Quelqu'un frappait dans la porte et le bruit était de plus en plus fort. Le docteur s'était précipité sur l'ordinateur, tentant de trouver une information pour l'aider à neutraliser l'armure. Clara examinait le laboratoire à la recherche d'un moyen de se défendre pendant que Shoan et Solidy empilaient tout ce qu'ils pouvaient devant la porte.

- Il n'y a rien, se choqua le Gallifreyen. Les données sont trop fragmentées, il faudrait des jours pour les remettre en état, et nous n'avons pas ce temps.

- Cherchons des armes alors, suggéra Shoan.

- Avons-nous une chance contre cette armure de cauchemar? Ce n'est pas avec des armes que nous l'aurons.

Clara ne participait pas à la conversation, elle examinait la cage avec beaucoup d'attention. Pendant ce temps, la porte vibrait si fort sous les coups qu'elle semblait vouloir sortir de son cadre.

- Comment avez-vous su qu'il était là, demanda la jeune Mésossienne?

- Par déduction, si son système d'écoute est si sophistiqué, il nous a entendus depuis l'arène, il a suivi notre conversation jusqu'ici. Comme il a été vu, il y a trois jours, dans le secteur, il ne pouvait être très loin. Donc, s'il ne nous avait pas encore attaqués, ça signifie qu'il nous écoutait, tentant d'évaluer nos forces et de comprendre l'origine de la menace.

- Il était là depuis combien de temps selon vous?

- Je ne peux pas dire avec précision, mais pas longtemps après que j'aie déverrouillé le laboratoire.

Pendant que Clara examinait le coffre, Shoan appuya la dernière chaise sur la table qu'il bloquait la porte et il lança son poing contre le mur.

- Dire que j'ai faillit vous croire, dit-il avec colère. Vous vous battez bien, vous auriez pu le combattre et le vaincre, mais tout était faux et maintenant nous allons mourir ici par votre faute.

- Un guerrier ne devrait pas avoir peur de la mort, répondit le docteur avec une pointe de dérision.

- Ce n'est pas pour moi que j'ai peur, répondit le vétéran en regardant sa fille. Elle est comme sa mère, impulsive, et toujours à aller au devant du danger. Il a fallu qu'elle nous suive. Elle aussi, elle y croyait.

- J'y crois encore, répondit Solidy. Tout n'est pas fini.

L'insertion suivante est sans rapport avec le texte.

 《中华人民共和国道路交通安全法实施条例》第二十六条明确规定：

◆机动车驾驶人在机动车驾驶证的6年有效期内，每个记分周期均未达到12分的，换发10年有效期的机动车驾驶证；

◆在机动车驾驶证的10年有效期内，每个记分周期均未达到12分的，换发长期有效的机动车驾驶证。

Juste comme elle dit ça, le verrou de la porte se rompit, la seule chose qui empêchait la créature d'entrer était la barricade de fortune faite par le vétéran et sa fille. Ça ne tiendrait pas longtemps

- Docteur, s'écria Clara. Pouvez-vous déverrouiller ce coffre?

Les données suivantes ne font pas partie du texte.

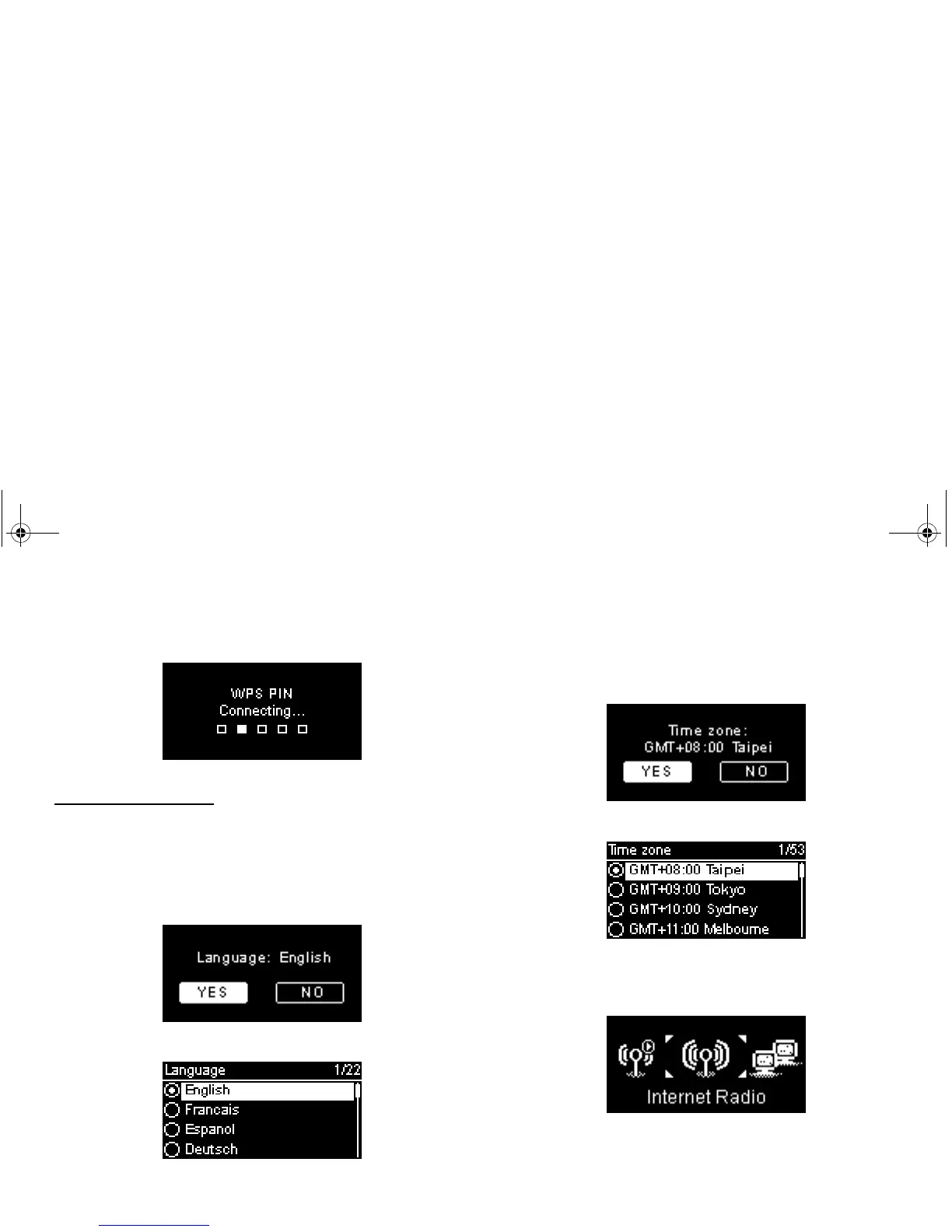 WPS PIN
Connecting…

Language: English

YES NO

Language 1/22

English

Francais

Espanol

Deutsch

Time zone:
GMT+08:00 Taipei

YES NO

Time zone 1/53

GMT+08:00 Taipei

GMT+09:00 Tokyo

GMT+10:00 Sydney

GMT+11:00 Melbourne

Internet Radio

- Mauvaise idée, il n'y a surement pas assez de place pour nous quatre et nous y suffoquerions.

- Je sens une petite brise au travers les fentes de la porte du coffre.

- Impossible, s'exclama le docteur et Shoan en s'y précipitant!

- Qu'est-ce que ça change, demanda Solidy?

Clara alla vers la jeune femme pendant que le docteur jouait du tournevis. La barricade était malmenée et le Morocos menaçait d'apparaître d'une seconde à l'autre.

- Ça veut dire que ce n'est pas un coffre mais un passage. Il y a de l'air de l'autre côté alors qu'un vrai coffre serait hermétique.

Alors que le docteur s'escrimait sur la serrure, Shoan, se tenant juste à côté, essayait de lui dire quelque chose, mais vue l'urgence de la situation, le docteur l'ignorait.

- Ce verrou me résiste, se frustra le seigneur du temps.

- Mais laissez-moi donc faire, insista Shoan!

- Ce tournevis est la meilleure chance que nous avons d'ouvrir cette porte…

- Je connais la combinaison, coupa le vétéran.

Et avant que le docteur n'ait eu le temps de répliquer, le mésossien ouvrit la porte du faux coffre.